L'interventionnisme de Trump est, lui, davantage marqué par des liens personnels tissés avec les barons de la tech. Là où ceux-ci avaient largement critiqué sa politique durant son premier mandat, ils se sont précipités pour lui payer leurs hommages dès sa réélection.

Mark Zuckerberg, qui a longtemps professé des idées de gauche, a critiqué les politiques de diversité, équité et inclusion et déploré l'absence "d'énergie masculine" en entreprise lors d'une interview en janvier. Il a récemment dîné à la Maison Blanche en compagnie de Sam Altman, patron d'OpenAI et ancien soutien financier du parti démocrate qui fait également les yeux doux au président. Jensen Huang, le patron de Nvidia, prend grand soin de soigner sa relation avec Trump, dont il a fait l'éloge à plusieurs reprises et qu'il a récemment accompagné lors d'un voyage au Royaume-Uni, où son entreprise et OpenAI (Sam Altman était aussi du voyage) ont annoncé des investissements massifs. Et il y a bien sûr Elon Musk, inséparable de Trump au début de son mandat jusqu'à ce que les deux hommes se livrent à une spectaculaire confrontation publique. Ils semblent toutefois désormais en passe de se rabibocher.

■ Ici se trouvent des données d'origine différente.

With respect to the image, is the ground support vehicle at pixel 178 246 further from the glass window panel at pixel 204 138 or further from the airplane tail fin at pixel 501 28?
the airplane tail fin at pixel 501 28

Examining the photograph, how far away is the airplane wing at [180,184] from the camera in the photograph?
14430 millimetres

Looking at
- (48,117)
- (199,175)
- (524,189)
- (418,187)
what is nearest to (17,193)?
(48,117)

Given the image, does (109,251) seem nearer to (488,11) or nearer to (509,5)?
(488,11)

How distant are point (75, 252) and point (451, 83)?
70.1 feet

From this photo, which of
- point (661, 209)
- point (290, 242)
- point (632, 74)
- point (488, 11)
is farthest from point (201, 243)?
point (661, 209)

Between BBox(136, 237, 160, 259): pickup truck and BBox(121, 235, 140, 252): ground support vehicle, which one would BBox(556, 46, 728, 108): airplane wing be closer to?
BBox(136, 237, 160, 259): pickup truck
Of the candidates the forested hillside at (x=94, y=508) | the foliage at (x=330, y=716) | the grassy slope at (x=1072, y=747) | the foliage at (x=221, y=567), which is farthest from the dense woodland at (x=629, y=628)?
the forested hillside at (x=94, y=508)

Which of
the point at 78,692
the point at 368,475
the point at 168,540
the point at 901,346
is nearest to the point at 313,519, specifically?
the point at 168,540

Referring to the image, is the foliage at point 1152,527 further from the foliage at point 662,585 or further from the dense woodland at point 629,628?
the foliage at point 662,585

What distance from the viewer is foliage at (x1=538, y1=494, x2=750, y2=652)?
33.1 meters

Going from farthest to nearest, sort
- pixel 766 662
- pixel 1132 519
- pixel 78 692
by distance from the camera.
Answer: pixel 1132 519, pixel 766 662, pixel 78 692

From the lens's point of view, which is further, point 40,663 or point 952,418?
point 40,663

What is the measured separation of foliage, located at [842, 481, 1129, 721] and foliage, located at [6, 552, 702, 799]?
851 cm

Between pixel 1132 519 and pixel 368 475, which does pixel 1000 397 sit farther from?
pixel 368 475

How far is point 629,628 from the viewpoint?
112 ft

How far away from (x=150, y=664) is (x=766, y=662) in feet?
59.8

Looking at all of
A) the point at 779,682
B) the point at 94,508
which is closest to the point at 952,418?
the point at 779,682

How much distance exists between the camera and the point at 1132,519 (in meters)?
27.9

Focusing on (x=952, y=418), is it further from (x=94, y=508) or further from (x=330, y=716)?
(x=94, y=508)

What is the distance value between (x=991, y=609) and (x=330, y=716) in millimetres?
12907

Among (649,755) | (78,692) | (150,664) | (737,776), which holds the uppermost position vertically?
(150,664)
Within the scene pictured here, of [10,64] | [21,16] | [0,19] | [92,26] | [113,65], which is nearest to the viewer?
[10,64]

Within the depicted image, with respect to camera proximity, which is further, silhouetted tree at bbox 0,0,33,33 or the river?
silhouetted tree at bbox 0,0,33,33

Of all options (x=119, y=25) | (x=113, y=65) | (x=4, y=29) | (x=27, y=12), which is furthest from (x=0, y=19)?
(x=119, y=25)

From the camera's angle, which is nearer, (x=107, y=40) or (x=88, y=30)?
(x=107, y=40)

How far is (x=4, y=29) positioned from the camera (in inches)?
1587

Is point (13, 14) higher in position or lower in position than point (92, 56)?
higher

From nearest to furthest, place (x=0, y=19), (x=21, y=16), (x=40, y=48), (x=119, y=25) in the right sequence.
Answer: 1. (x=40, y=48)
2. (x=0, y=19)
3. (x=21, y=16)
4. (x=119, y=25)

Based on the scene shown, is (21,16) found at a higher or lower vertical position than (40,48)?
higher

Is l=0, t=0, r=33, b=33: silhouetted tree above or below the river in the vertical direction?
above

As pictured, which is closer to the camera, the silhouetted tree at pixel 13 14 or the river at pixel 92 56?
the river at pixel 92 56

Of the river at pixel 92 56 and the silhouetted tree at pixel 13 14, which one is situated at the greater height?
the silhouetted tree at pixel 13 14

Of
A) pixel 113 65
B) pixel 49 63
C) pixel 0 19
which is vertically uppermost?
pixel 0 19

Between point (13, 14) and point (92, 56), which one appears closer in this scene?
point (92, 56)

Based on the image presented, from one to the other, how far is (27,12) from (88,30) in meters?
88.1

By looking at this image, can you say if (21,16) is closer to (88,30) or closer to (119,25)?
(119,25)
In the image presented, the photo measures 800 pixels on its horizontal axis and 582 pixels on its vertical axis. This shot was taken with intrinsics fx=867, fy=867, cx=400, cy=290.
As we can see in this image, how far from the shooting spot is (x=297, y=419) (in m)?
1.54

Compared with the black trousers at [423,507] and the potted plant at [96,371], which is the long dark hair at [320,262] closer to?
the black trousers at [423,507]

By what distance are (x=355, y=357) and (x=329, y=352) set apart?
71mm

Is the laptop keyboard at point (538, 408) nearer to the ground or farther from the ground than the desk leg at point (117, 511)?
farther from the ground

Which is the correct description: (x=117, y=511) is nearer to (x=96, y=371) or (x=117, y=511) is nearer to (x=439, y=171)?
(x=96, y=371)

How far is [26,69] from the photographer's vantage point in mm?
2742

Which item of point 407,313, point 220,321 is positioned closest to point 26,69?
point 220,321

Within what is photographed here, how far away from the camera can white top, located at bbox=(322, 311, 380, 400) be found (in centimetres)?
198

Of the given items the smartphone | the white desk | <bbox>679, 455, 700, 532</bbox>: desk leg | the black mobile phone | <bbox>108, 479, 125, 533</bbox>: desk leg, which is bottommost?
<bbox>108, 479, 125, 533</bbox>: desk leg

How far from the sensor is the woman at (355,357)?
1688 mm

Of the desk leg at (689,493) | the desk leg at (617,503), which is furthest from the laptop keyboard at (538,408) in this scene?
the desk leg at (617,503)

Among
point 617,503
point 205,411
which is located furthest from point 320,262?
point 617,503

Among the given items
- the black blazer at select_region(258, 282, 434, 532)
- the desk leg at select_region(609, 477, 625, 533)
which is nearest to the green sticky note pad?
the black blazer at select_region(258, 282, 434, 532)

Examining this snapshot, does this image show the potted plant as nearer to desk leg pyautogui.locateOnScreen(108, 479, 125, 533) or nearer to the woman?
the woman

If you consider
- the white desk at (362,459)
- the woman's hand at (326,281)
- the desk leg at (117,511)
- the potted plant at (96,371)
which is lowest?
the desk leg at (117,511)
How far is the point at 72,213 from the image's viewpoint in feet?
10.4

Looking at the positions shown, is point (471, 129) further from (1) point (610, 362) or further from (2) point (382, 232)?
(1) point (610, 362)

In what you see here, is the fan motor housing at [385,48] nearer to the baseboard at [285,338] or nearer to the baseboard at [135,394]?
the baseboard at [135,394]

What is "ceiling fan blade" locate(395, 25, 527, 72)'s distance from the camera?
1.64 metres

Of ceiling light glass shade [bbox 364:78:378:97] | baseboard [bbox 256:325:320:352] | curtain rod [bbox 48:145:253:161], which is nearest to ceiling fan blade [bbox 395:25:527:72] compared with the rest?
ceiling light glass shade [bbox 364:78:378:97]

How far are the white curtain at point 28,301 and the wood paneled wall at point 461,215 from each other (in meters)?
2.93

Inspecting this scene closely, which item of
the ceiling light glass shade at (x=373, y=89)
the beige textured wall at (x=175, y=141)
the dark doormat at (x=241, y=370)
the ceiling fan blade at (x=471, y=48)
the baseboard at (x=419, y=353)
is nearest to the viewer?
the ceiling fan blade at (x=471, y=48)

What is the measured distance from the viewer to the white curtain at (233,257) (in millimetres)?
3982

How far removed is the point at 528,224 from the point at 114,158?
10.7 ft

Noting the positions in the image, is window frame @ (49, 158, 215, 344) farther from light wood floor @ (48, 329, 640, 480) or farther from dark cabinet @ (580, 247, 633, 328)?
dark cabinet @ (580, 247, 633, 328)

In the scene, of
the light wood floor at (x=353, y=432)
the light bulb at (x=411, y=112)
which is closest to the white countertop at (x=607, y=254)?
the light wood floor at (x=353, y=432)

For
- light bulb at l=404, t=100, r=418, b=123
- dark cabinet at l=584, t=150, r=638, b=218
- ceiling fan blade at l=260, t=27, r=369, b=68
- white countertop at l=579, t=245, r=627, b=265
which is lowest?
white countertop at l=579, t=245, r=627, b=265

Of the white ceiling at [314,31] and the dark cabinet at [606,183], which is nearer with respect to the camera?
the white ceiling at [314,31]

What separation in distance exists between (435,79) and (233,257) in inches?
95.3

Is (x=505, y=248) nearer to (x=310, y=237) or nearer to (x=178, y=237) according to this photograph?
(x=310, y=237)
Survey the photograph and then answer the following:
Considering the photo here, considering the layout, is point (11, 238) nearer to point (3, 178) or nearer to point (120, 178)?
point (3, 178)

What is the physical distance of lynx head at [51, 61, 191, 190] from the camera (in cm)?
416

Cette stratégie porte déjà ses fruits, le président américain étant prompt à récompenser ceux qui font preuve de loyauté envers lui. Encore plus lorsqu'ils ont de grosses ressources financières et sont prêts à mettre la main à la poche. Fin août, Apple (dont le PDG, Tim Cook, a aussi dernièrement fait l'éloge de Trump) a obtenu une exemption de droits de douane en échange d'une promesse d'investissement de 600 milliards de dollars dans l'économie américaine. Nvidia a obtenu la possibilité de vendre de nouveau ses puces H20 en Chine moyennant une obole de 15% sur ses ventes, versée à Washington, et bataille dorénavant pour obtenir le droit d'y vendre des puces non bridées. Meta, Apple et Google espèrent désormais obtenir du président américain qu'il tape du poing sur la table vis-à-vis de l'UE afin qu'ils n'aient plus à respecter des règlements européens qu'ils jugent trop contraignants.

Des Barons voleurs 2.0 ?

Les grands patrons des entreprises de l'IA, devenue un secteur ultra-stratégique pour les Etats-Unis, qui font la course en tête, talonnés de près par la Chine, parviennent ainsi, à force de courbettes et de promesses financières, à exercer une influence non négligeable sur la politique intérieure — l'un des premiers décrets de Trump a annulé un décret de son prédécesseur visant à encadrer l'IA — et extérieure des Etats-Unis. Une situation qui n'est pas sans rappeler celle des "Barons voleurs" du XIXe siècle, ces grands patrons comme Andrew Carnegie, John D. Rockefeller, et J.P. Morgan qui, profitant de la période de forte croissance et d'industrialisation massive post-Guerre de Sécession, ont bâti de véritables empires économiques dans le pétrole, l'acier ou encore le chemin de fer.

Des empires qui leur ont en retour permis d'exercer une forte influence sur les politiques à coup de donations, et donc d'influencer les décisions de la Maison Blanche en fonction de leurs intérêts. Les Barons voleurs ont ainsi promu la politique expansionniste des Etats-Unis en Amérique latine, ou encore l'entrée en guerre contre l'Espagne au sujet de Cuba, dans le but de sécuriser de nouveaux marchés et l'accès à des matières premières.

S'il profite aux grands patrons américains de l'IA, ce nouvel état de fait pourrait à terme nuire à la domination économique américaine, qui, comme le notent certains commentateurs, ressemble de plus en plus au capitalisme d'Etat tel qu'il est pratiqué à Pékin. Les Barons voleurs 2.0 doivent toutefois rester sur leurs gardes : un siècle plus tôt, le pouvoir excessif de leurs prédécesseurs a conduit le président Theodore Roosevelt à passer une batterie de lois anti-monopoles, qui ont entraîné le démantèlement de leurs empires respectifs. En cas d'alternance démocrate lors de la prochaine élection, l'histoire pourrait bien se répéter.